**Task requirements**
A: Rewrite the paragraph of the article on the Benson & Hedges parody that begins "In B&H's print and poster advertising" as a short bulleted list that keeps its main facts.
B: Reproduce word for word the part of the article on the Benson & Hedges parody starting at "In B&H's print" and ending at "early as March.".
C: Answer these questions using the article on the Benson & Hedges parody:
(i) Which agency produced the parody?
(ii) In which two publications did the Tobacco Action Group ad run?
(iii) Which body ruled against the parody?

**Quoted passage**
The parody, funded by an anti-smoking lobby called the Tobacco Action Group, was produced by one of the country's hottest creative agencies, Net#work. It mocks Benson & Hedges' "ampersand" effort, which is an extension of an international campaign executed locally by BLGK Bates.
In B&H's print and poster advertising, the brand name is replaced with phrases such as "Twist & shout" and "Taste & enjoy." No product name is mentioned, and the ampersand is considerably enlarged. The creative is designed to circumvent a total cigarette advertising ban due as early as March.
Tobacco Action Group's response was to start its own campaign last month that mirrors the B&H colors and typeface, but substitutes the copy "Cancer & emphysema." The ad ran in the local edition of Time and in Longevity.
But in a setback for Tobacco Action Group last week, the Advertising Standards Authority ruled against the parody.
"The question to be answered is not whether this statement is correct, but whether the TAG's print advertisement imitates or exploits the advertising good will vested in Benson & Hedges' campaign," the self-regulatory body said in a statement. "The phrases used in the [B&H] campaign constitute the signature of the product. It is not the ampersand alone, but the crafted execution as a whole that constitutes this advertising property. The execution is likely to evoke the Benson & Hedges concept. The take out of the advertisement is that Benson & Hedges causes cancer and emphysema."

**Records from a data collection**

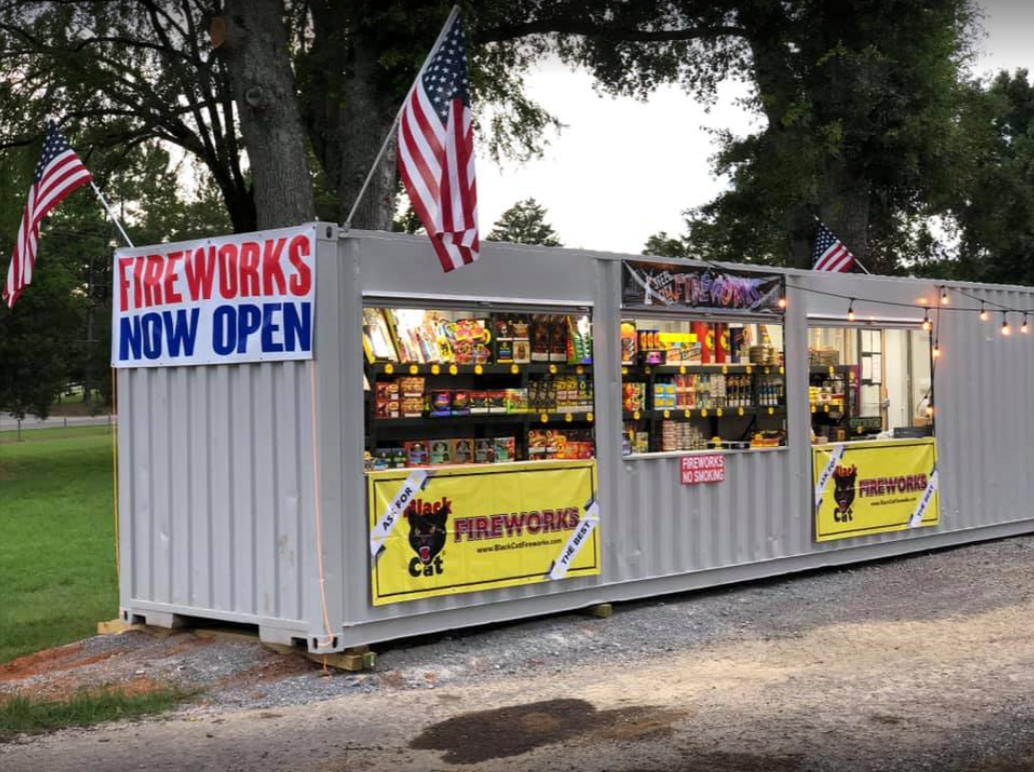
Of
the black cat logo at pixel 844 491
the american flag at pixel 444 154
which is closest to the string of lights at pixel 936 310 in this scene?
the black cat logo at pixel 844 491

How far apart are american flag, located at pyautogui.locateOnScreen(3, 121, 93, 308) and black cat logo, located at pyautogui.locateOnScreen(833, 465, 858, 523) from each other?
727cm

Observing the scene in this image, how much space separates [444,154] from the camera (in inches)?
372

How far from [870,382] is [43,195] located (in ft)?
26.5

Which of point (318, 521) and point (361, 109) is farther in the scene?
point (361, 109)

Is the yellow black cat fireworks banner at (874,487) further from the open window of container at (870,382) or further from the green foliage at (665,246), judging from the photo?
the green foliage at (665,246)

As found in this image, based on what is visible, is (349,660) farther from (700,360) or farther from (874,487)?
(874,487)

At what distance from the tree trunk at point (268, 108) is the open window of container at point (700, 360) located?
20.6 ft

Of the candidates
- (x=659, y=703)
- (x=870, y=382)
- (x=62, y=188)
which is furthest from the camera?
(x=870, y=382)

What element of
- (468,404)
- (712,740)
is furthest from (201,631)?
(712,740)

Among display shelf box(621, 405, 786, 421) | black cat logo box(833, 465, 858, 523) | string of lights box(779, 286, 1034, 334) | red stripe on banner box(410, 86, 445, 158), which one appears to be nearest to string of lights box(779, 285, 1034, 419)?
string of lights box(779, 286, 1034, 334)

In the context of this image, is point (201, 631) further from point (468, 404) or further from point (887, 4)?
point (887, 4)

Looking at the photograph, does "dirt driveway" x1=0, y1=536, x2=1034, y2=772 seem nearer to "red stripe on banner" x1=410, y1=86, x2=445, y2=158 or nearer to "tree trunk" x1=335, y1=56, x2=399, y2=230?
"red stripe on banner" x1=410, y1=86, x2=445, y2=158

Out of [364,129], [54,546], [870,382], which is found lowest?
[54,546]

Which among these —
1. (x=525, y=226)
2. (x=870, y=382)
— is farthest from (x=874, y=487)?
(x=525, y=226)
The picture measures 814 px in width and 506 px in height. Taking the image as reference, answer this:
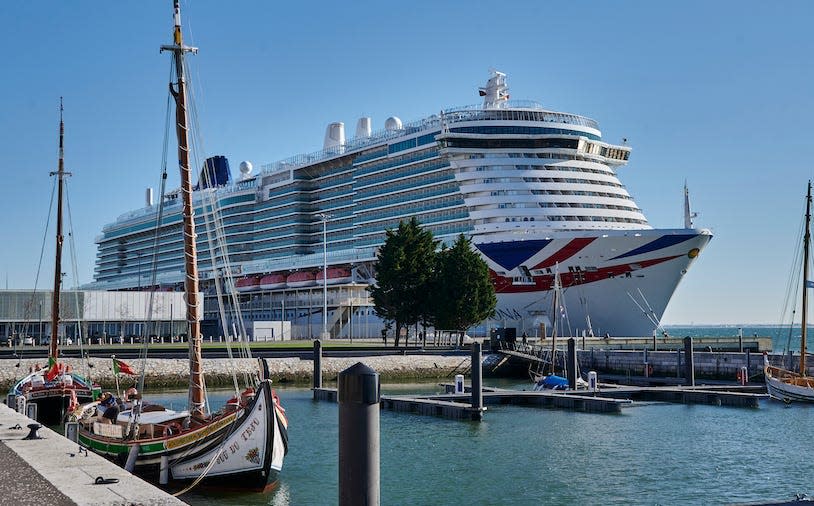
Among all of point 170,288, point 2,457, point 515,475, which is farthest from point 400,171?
point 2,457

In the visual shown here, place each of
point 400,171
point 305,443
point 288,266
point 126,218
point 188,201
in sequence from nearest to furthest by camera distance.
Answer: point 188,201 → point 305,443 → point 400,171 → point 288,266 → point 126,218

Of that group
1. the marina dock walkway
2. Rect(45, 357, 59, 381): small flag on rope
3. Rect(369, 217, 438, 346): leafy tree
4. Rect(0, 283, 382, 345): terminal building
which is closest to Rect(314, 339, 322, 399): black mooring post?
Rect(45, 357, 59, 381): small flag on rope

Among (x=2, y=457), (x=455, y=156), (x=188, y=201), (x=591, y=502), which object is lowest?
(x=591, y=502)

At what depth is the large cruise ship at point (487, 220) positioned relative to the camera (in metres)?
59.5

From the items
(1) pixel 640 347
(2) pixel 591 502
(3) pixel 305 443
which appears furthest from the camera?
(1) pixel 640 347

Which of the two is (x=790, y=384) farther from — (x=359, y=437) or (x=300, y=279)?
(x=300, y=279)

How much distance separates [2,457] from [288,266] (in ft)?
245

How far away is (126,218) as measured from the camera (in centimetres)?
12469

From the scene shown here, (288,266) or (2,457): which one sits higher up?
(288,266)

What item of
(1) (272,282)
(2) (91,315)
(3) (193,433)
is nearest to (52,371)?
(3) (193,433)

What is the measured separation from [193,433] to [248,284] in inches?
3020

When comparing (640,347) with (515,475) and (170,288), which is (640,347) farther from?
(170,288)

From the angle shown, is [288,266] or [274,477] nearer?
[274,477]

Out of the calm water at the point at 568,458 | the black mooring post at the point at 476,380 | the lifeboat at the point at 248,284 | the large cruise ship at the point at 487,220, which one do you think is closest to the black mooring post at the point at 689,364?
the calm water at the point at 568,458
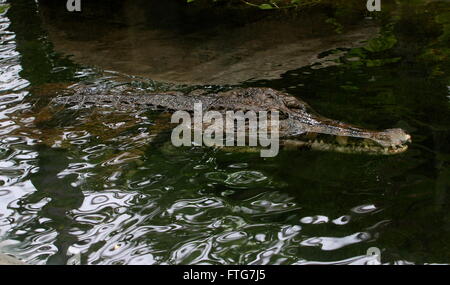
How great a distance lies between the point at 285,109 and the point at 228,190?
4.19 feet

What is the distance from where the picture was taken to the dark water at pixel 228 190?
11.7ft

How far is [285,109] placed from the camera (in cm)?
519

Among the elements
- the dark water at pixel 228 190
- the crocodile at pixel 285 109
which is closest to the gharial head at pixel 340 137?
the crocodile at pixel 285 109

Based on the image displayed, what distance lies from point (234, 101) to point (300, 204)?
5.91 ft

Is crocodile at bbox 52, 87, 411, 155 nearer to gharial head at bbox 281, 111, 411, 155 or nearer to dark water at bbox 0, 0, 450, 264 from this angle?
gharial head at bbox 281, 111, 411, 155

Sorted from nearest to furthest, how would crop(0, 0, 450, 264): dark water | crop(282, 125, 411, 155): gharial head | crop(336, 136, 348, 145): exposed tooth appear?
crop(0, 0, 450, 264): dark water, crop(282, 125, 411, 155): gharial head, crop(336, 136, 348, 145): exposed tooth

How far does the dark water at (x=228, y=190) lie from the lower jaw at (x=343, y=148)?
7 centimetres

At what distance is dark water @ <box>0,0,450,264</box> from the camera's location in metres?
3.56

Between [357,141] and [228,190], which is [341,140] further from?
[228,190]

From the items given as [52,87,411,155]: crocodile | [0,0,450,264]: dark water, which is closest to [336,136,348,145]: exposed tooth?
[52,87,411,155]: crocodile

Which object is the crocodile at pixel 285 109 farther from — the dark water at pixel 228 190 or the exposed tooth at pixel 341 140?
the dark water at pixel 228 190

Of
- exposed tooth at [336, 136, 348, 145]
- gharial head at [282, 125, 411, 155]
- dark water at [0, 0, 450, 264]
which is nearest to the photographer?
dark water at [0, 0, 450, 264]

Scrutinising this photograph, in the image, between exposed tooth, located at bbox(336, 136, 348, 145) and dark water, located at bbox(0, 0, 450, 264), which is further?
exposed tooth, located at bbox(336, 136, 348, 145)

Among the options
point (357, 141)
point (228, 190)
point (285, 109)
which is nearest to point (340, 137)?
point (357, 141)
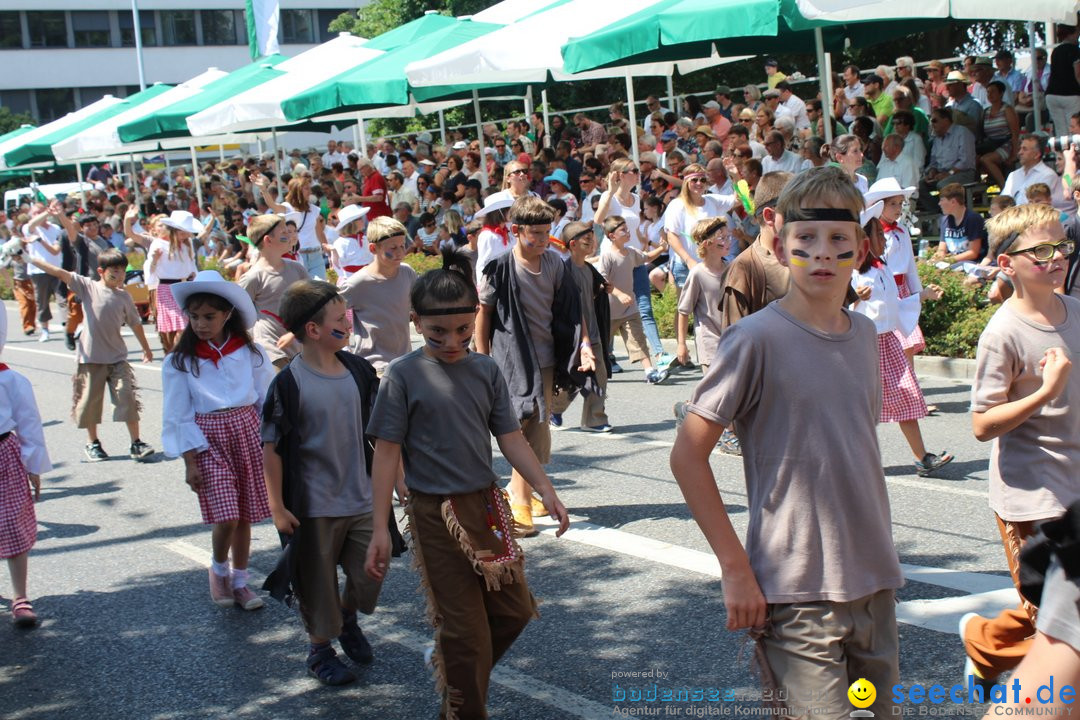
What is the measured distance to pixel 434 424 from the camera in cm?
448

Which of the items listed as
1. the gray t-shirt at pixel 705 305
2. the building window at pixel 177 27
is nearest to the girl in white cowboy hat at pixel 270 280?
the gray t-shirt at pixel 705 305

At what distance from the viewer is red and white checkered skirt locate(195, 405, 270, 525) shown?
19.6ft

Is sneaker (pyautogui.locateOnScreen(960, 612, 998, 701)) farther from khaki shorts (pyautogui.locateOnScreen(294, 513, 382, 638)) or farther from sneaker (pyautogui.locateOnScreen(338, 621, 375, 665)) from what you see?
sneaker (pyautogui.locateOnScreen(338, 621, 375, 665))

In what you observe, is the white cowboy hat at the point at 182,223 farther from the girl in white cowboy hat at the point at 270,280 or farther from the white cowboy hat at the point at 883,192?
the white cowboy hat at the point at 883,192

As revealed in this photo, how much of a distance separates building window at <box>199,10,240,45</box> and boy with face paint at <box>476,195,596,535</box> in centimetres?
5931

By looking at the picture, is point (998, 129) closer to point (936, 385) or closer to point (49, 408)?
point (936, 385)

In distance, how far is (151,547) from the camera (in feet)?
24.6

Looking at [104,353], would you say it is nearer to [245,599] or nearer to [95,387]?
[95,387]

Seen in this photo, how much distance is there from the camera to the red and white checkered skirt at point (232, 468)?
19.6 ft

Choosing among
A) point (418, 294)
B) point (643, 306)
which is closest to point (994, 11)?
point (643, 306)

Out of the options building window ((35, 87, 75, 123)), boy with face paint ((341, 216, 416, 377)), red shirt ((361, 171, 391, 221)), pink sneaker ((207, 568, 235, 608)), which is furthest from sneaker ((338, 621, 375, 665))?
building window ((35, 87, 75, 123))

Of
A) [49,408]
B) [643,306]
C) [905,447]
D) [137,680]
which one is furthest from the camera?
[49,408]

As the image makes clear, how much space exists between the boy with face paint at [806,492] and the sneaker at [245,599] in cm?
363

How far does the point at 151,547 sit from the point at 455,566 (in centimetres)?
375
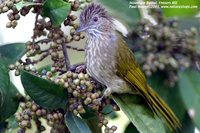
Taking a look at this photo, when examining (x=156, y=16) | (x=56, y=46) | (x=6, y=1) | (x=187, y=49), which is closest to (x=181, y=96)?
(x=187, y=49)

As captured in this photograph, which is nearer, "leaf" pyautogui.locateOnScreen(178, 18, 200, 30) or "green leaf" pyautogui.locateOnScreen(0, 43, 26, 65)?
"green leaf" pyautogui.locateOnScreen(0, 43, 26, 65)

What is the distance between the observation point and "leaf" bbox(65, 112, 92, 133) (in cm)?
184

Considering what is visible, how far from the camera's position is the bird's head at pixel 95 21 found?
2256 mm

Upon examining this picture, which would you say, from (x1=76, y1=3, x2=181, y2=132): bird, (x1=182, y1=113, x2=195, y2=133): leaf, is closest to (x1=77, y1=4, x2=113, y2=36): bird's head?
(x1=76, y1=3, x2=181, y2=132): bird

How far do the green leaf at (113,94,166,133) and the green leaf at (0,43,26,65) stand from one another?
1.31 feet

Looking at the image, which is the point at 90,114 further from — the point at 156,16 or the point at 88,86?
the point at 156,16

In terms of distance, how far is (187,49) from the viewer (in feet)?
7.72

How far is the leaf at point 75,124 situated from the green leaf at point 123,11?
24.6 inches

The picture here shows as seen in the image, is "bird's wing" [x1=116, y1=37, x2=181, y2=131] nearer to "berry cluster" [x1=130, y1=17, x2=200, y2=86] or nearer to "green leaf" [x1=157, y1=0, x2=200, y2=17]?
"berry cluster" [x1=130, y1=17, x2=200, y2=86]

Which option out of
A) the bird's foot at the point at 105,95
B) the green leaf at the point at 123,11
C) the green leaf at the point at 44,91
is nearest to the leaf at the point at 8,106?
the green leaf at the point at 44,91

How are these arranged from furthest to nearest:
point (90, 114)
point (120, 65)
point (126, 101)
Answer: point (120, 65) → point (126, 101) → point (90, 114)

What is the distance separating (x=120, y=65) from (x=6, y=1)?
689 mm

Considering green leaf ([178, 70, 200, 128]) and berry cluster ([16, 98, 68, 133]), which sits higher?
berry cluster ([16, 98, 68, 133])

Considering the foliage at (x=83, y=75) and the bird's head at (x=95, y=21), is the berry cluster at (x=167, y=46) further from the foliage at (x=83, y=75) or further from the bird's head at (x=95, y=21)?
the bird's head at (x=95, y=21)
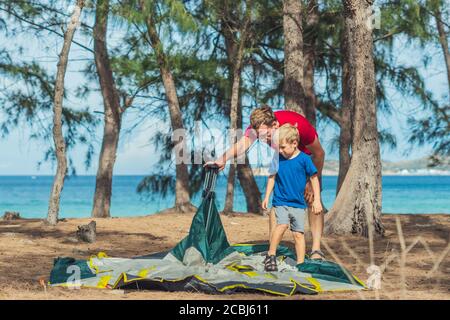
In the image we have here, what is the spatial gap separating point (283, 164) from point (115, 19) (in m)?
6.32

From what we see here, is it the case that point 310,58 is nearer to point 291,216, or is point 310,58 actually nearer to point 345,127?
point 345,127

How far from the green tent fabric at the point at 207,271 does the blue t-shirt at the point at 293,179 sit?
0.51m

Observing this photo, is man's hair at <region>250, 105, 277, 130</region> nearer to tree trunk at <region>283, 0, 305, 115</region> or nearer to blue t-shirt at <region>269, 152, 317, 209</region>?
blue t-shirt at <region>269, 152, 317, 209</region>

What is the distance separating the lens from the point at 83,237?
840 centimetres

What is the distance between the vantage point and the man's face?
5.89m

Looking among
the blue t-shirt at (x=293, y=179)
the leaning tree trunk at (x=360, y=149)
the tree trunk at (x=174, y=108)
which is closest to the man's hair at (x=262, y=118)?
the blue t-shirt at (x=293, y=179)

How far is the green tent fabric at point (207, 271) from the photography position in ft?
17.0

**Solutions for each task**
A:
- B&H's print and poster ads replace the brand name with phrases such as "Twist & shout" and "Taste & enjoy."
- No product name is mentioned, and the ampersand is considerably enlarged.
- The creative is designed to get around a total cigarette advertising ban due as early as March.

B:
In B&H's print and poster advertising, the brand name is replaced with phrases such as "Twist & shout" and "Taste & enjoy." No product name is mentioned, and the ampersand is considerably enlarged. The creative is designed to circumvent a total cigarette advertising ban due as early as March.

C:
(i) Net#work
(ii) The local edition of Time and Longevity
(iii) The Advertising Standards Authority